- Ethnic genocide
The Ethiopian government has lost the ability to ensure the most basic rights to its citizens: protection from targeted violence, killings and rapes; freedom from arbitrary arrest; and the ability to communicate be informed.
In Washington, the State Department and some members of Congress have been briefed on the situation, but there is little prospect of the U.S. or any other country taking strong actions that would lead the Ethiopian government to restore peace and stability. The U.S. and the world must speak out against the horrors that are occurring in Ethiopia, in the name of humanity and to prevent a strategically important country from descending into barbarism.
The most recent round of genocidal killings and violence against non-Oromo peoples in Ethiopia was triggered by the murder of Haacaaluu Hundeessaa, an Ethiopian artist widely revered among Oromo ethnic group.
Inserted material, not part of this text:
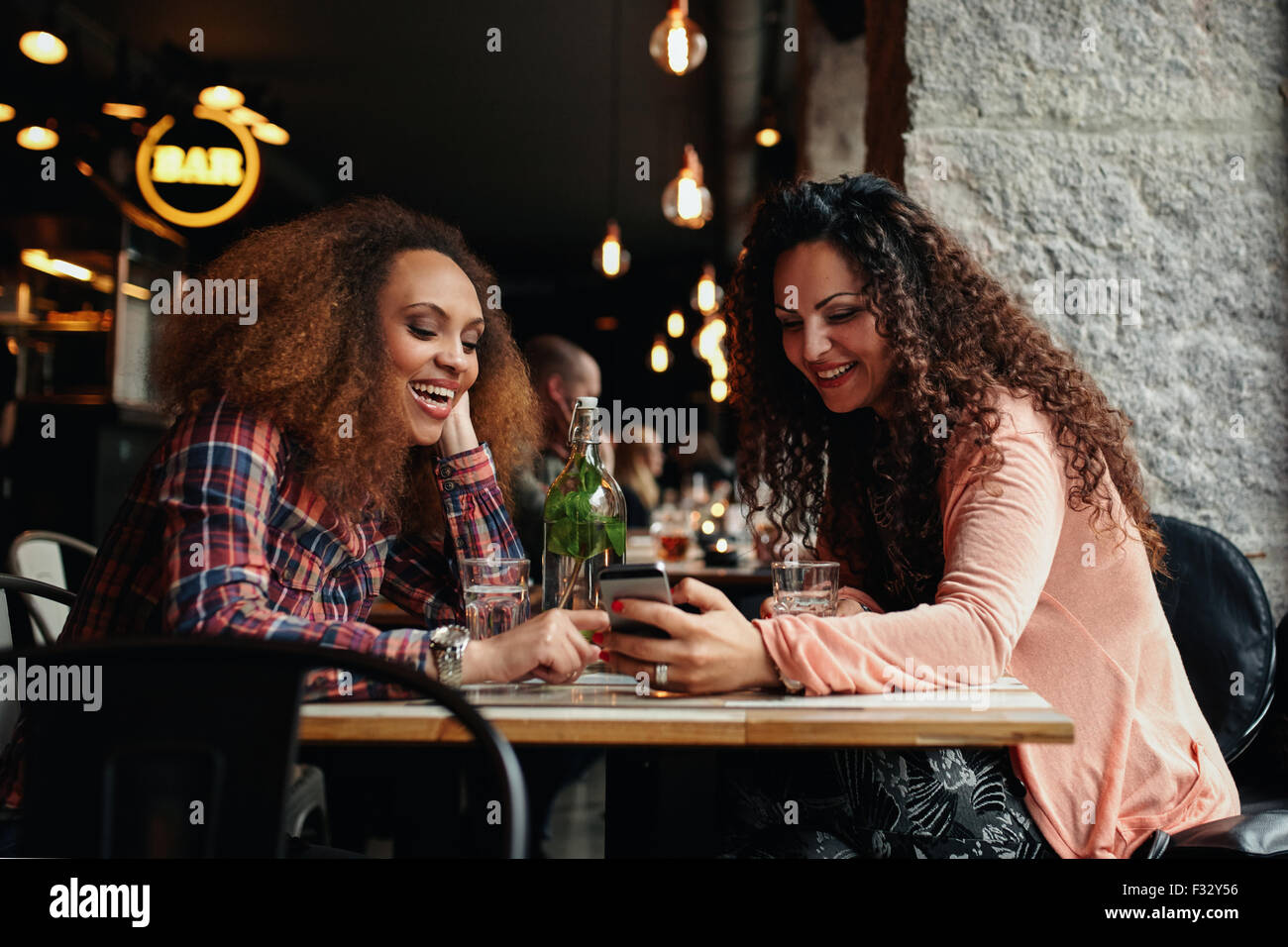 Young women sitting at cafe and using phone. Friends sitting in a restaurant with one woman showing something interesting - Stock Image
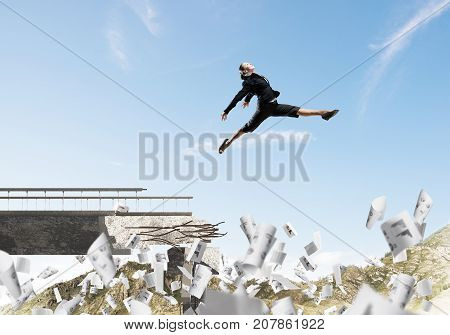 Business woman jumping over gap in bridge among flying papers as symbol of overcoming challenges. Skyscape and nature view on background. 3D rendering.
At least 239 people were killed in Shashmane, Wolega, Nekemet, Awasa and Addis Ababa. Videos have circulated on the Internet of the killings and violence. Ethiopia’s attorney general Adanech Abebe told state media that two men who had been arrested and confessed to the killing were acting on orders of the Oromo Liberation Army as part of a strategy to incite violence between Oromos and Amharas.
The most recent outrages are part of an ongoing spiral into violence and chaos. In recent months there have been other killings, millions of people dislocated from their homes, property destruction, and kidnappings.
- Arrests and torture of peaceful human right activists
The Ethiopian government has exploited the chaos to crack down on peaceful political opponents. The latest outrage is the arrest by Ethiopian security of Eskinder Nega, journalist and internationally respected human rights and democracy activist, and of Sentayhu Checole, who has also publicly advocated for human rights. Their only “crime” was speaking on behalf of voiceless Ethiopians who have been dislocated from their homes.
The Ethiopian government is violating the human rights of Eskinder Nega and Sentayhu Checole. They are being beaten, denied food and held in cruel conditions. They must be released immediately.
- Roots of conflict
The root cause of the misery in Ethiopia is the nation’s constitution which is based on divide and rule ethnic federalism,
Ethnic conflicts that threaten to tear Ethiopia apart are the result of the 1994 Constitution, introduced by then-Prime Minister Meles Zenawi and the Ethiopian People’s Revolutionary Democratic Front governing coalition. The constitution recast the country from a centrally unified republic to a federation of nine regional ethnic states and two federally administered city states. The system of ethnic federalism was troubled with internal inconsistencies because ethnic groups do not live only in a discrete “homeland” territory but are dispersed across the country. Non-native ethnic minorities live within every ethnic homeland.
Peace and stability depend on abandoning the ideology of ethnic division and launching a project to revise the Ethiopian constitution. The present constitution was created to exacerbate ethnic divisions. It will lead to the destruction of Ethiopia.